---------- TEXT EXCERPT

Making Sense of 100-Yr Bonds yielding 0% and 30-Yr Bonds With Negative Yield

-edited

Over 50% of European gov't bonds have a negative yield. Globally there's $15 trillion in negative-yield debt.

$15 Trillion in Negative-Yield Debt

Excluding the US 44% of Bonds Have a Negative Yield

European Negative Yield Government Bonds

As of mid-June, over 50% of European government bonds have a negative yield. The total is higher now.

Negative-Yield 30-Year Bond

Yesterday, Germany issued a 30-year bond yielding less than 0%. Held to maturity you will not even get your money back.

Logically this is impossible. But it's happening. And Trump likes it.

What Happens on Hundred-Year Bonds?

Austria has a 100-year bond that was trading at 116% of par on December 31 and 198% of par yesterday.

Note that if held to maturity, the bond would get about half your money back.

I asked Jim Bianco at Bianco Research a pair of questions.

  1. What happens if the yield very quickly rises to 0.25%, 0.5%, 1.0%, 2.0%?
  2. Same thing in reverse. What happens if the yield very quickly falls to -0.25%, -0.5%, -1.0%, -2.0%?

Jim responded that movement is not linear because of duration and convexity.

Convexity measures the degree of the non-linear relationship between the price and the yield of the bond.

Austria 100-Year Bond Example

​Bianco Comments

  • If the Modified Duration (green line) goes up and the Yield-to-Maturity (blue line) drops, the bond has "positive convexity". Callable bonds like mortgages, because we can “pre-pay them when we re-finance, have “negative convexity”.
  • The 100-year Austria bond is the longest ever recorded in history. The Modified Duration is now effectively 56.64.
  • The orange line represents the price. On December 31, the price was 116.5. It's now 198.1. That's a year-to-date gain of 70%. Add is 8/12s of a 2.1% coupon and its total return is over 71%. This might be the best total return for an investment-grade bond in human history.
  • You would lose over half your money if the Austrian 100-year yield “skyrockets” to the nose-bleed interest rate of 1.7%. What would cause that to happen? An economic recovery.

--------------------
---------- EXTRACTED RECORDS

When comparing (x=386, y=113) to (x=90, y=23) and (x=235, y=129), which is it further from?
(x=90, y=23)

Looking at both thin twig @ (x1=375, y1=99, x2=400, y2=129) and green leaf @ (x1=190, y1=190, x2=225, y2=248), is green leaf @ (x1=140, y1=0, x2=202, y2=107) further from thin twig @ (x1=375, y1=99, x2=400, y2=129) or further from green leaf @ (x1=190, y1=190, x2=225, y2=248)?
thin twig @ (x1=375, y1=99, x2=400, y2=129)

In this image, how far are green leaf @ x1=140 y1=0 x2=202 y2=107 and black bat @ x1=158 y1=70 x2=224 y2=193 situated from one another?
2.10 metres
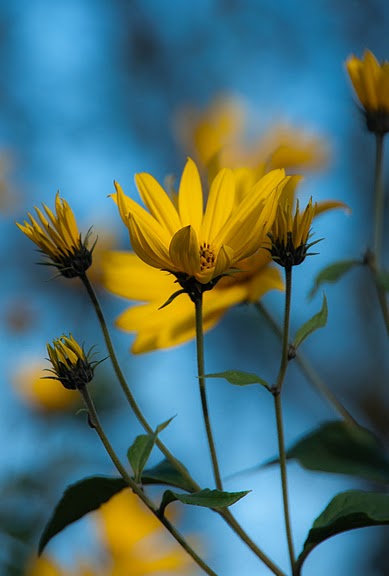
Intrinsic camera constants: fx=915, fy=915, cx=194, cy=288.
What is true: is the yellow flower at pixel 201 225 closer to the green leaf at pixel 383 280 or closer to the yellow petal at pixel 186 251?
the yellow petal at pixel 186 251

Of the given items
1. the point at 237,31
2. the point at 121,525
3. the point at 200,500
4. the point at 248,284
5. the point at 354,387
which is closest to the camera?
the point at 200,500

--------------------

§ TASKS AND EXERCISES:
• A. Type out the stretch of the negative-yield bond article from "Austria has a" through "half your money back.".
• B. Continue the negative-yield bond article from where it stops.

§ IN RESPONSE:
• A.
Austria has a 100-year bond that was trading at 116% of par on December 31 and 198% of par yesterday.

Note that if held to maturity, the bond would get about half your money back.

• B.
  • So, yes the bond market is at risk of blowing up should Europe’s economy recover. That said, Germany all but admitted they are in recession which is why they are considering pump priming fiscal stimulus.

Bond Market Blow-Up

Clearly, no one intends to hold a 30-year negative-yield bond to maturity. Losses will be both steep and sudden should yields rise.

At some point the bond market is guaranteed to blow up. Timing the point is difficult.

Traders have been betting against Japan for two decades, incorrectly.

Negative Yield Madness

The 10-year Swiss bond yield of negative 1% implies it is better to have 90 cents ten years from now than a dollar today.

That is logically impossible. It would never happen in the real world without central bank intervention.

Yield vs Storage Costs

It's important to distinguish between yield and storage costs.

One would expect to pay a small nominal storage costs for gold.

But if one lent gold, as opposed to placing it in a bank for safekeeping, the yield would never be negative or zero.

Lending Gold

Historically, banks collapsed when they lent more gold than they had rights to do so.

Lending gold that is supposedly available on demand is fraud. Gold cannot be available on demand if it is lent. The same applies to checking accounts whose money is also supposedly available on demand.

The bottom line is fractional reserve lending is a fraud. This is why I support a 100% gold-backed dollar.

Making Sense of the Madness

  • Those buying 100-year bonds are betting there will not be an economic recovery.
  • Those buying negative-yield bonds are speculating that yields will go even further negative.

Even though we can rationalize purchasing negative-yield bonds, the fact remains that negative yields are logically impossible and can only occur with central bank intervention and outright monetary fraud.

Gold vs Faith in Central Banks

What Gold is and Isn't

In addition to being money, gold is primarily a hedge against central bank sponsored monetary madness.

If you believe central banks have everything under control, don't buy gold.

However, negative yield bonds are proof of monetary madness.

Everything Under Control?

  1. "Zero Has No Meaning" Says Greenspan: I Disagree, So Does Gold
  2. 30-Year Long Bond Yield Crashes Through 2% Mark to Record Low 1.98%
  3. More Currency Wars: Swiss Central Bank Poised to Cut Interest Rate to -1.0%
  4. Inverted Negative Yields in Germany and Negative Rate Mortgages.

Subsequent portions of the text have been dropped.